INTRODUCTION

 

How would a writer feel if he came back to his chosen profession after being absent for ten long years? I mean, totally absent. No contact with fellow authors and publishers. No writing of any kind for the span of an entire decade.

Scared shitless I would think.

That’s about how I felt when I decided to return to the horror genre in the summer of 2006. After my own personal 9/11 in the fall of 1996, when Zebra Books closed their entire mid-list horror line without warning, I had grown bitter and discouraged. In turn, I completely distanced myself from anything concerning horror and the macabre. No horror reading, no horror movies, no horror writing for one hundred and twenty long months. I went as cold as cold turkey could get.

Then in July of 2006, my good friend Mark Hickerson called me up and said “Hey, Ron. Folks are on the internet, ordering your old books on eBay and asking about you on the message boards… wondering if you’re dead or not.”

Well, that got me to thinking. In a sense, I was dead. I had to admit that I missed the writing and I missed the darkness of the genre, too. The sudden interest in my work fanned the flame of horror-writing desire in me. I began to remember what had motivated me in the first place; those cherished childhood days when I was a monster freak watching “Abbott and Costello Meet Frankenstein” and “The Creature from the Black Lagoon”, and putting together those cool Aurora glow-in-the-dark monster models. And I got the urge to get back into the game again… catch up where I’d left off all those years ago.

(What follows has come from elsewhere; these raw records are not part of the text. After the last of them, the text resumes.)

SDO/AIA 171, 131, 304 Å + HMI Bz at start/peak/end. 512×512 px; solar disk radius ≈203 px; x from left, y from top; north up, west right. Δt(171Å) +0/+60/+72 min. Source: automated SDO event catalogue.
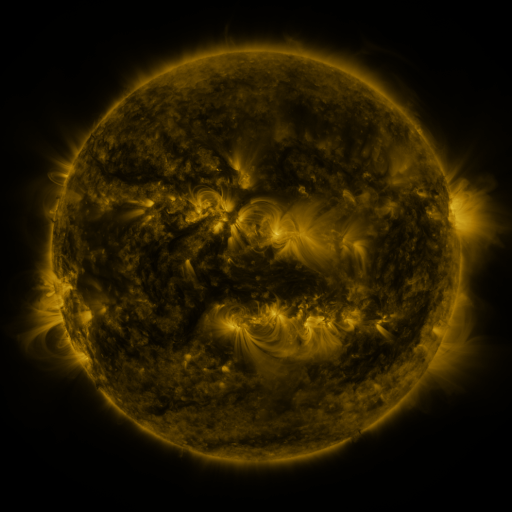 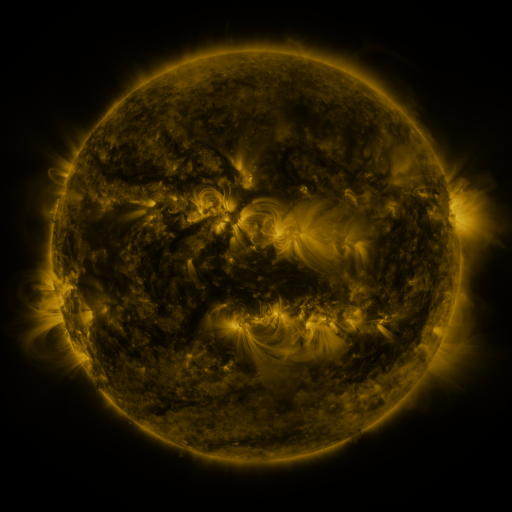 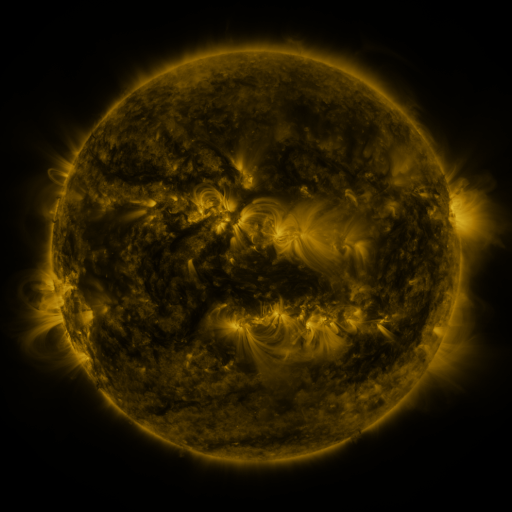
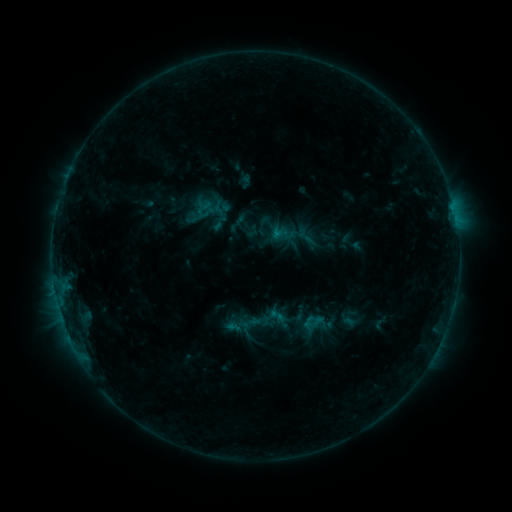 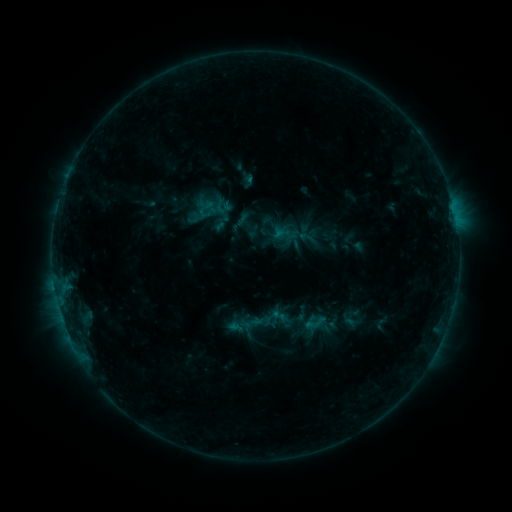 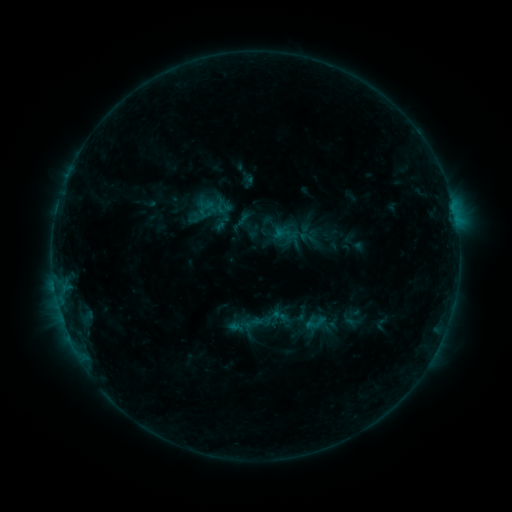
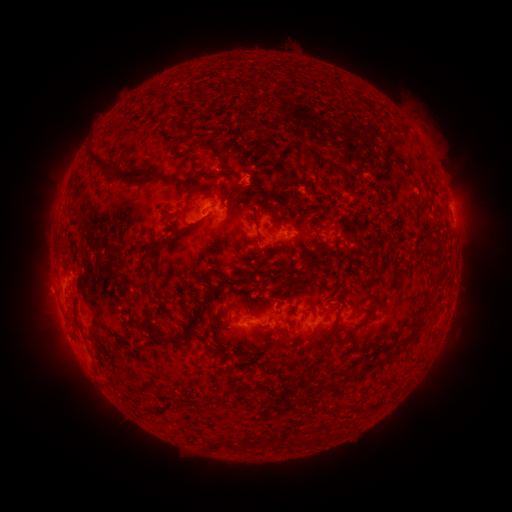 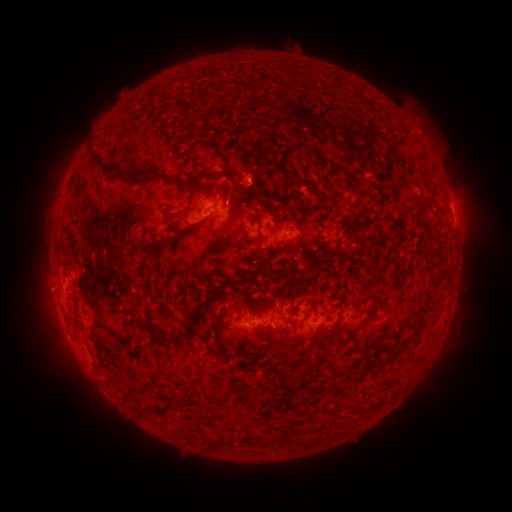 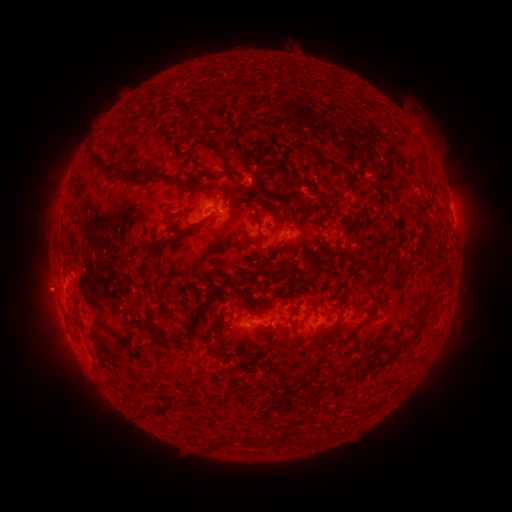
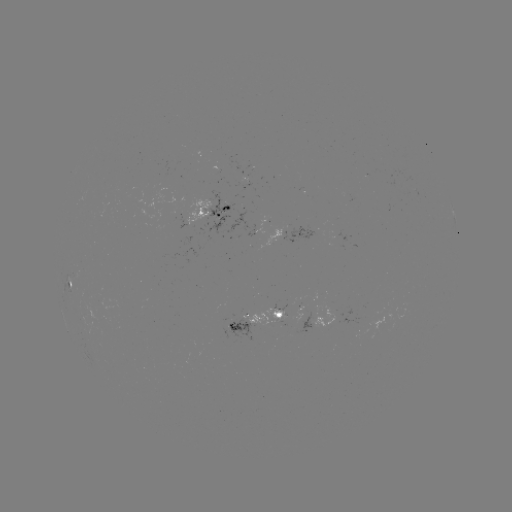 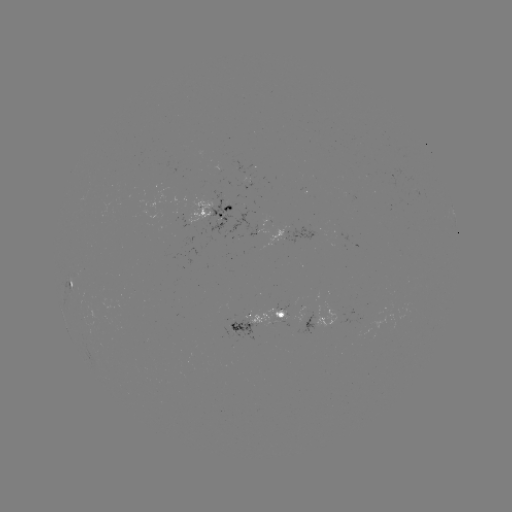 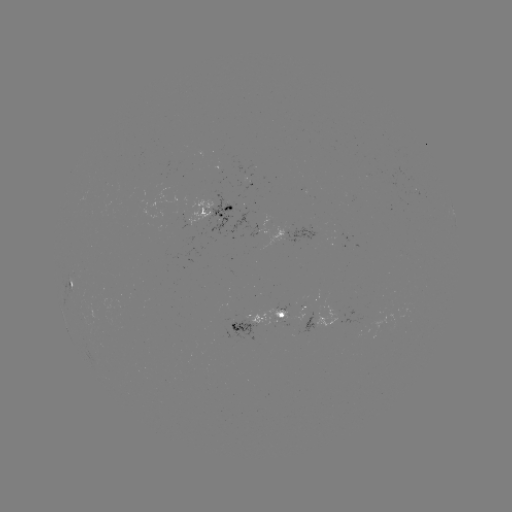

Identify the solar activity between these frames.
emerging-flux region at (280, 318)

But I had a problem. I was scared half out of my wits.

You see, I didn’t even know if I could write any more.

Sitting in front of that blank computer screen after such a long hiatus was like a drowning man regarding an empty ocean around him, with no sign of dry land. I was scared half to death. Here I’d committed to my fans, telling them I was coming back, and I wasn’t even sure that I could.

As it turned out, writing horror was like riding a bike or having sex. I was a little rusty, but it all came back to me. And I seemed to have a polish and an edge to my fiction that hadn’t been there before. Perhaps those years away had done me some good after all; maybe recharged my batteries and given me a renewed appreciation for ghosts, goblins, and things that went bump in the night.

The following seven stories are the first tales I sat down and wrote after coming back. “Cumberland Furnace” was one of the first of the bunch, thus the title of this collection. And “fear-forged” is right on the mark. Fearhad a lot to do with the writing of these fables… an emotion that goes hand-in-hand with stories that are intended to horrify and generally gross one out.

So here they are… the first seven of the comeback stories. Got alot to choose from here. A couple of old-fashioned ghost stories, some monster tales, and even a bit of sick comedy thrown in for good measure.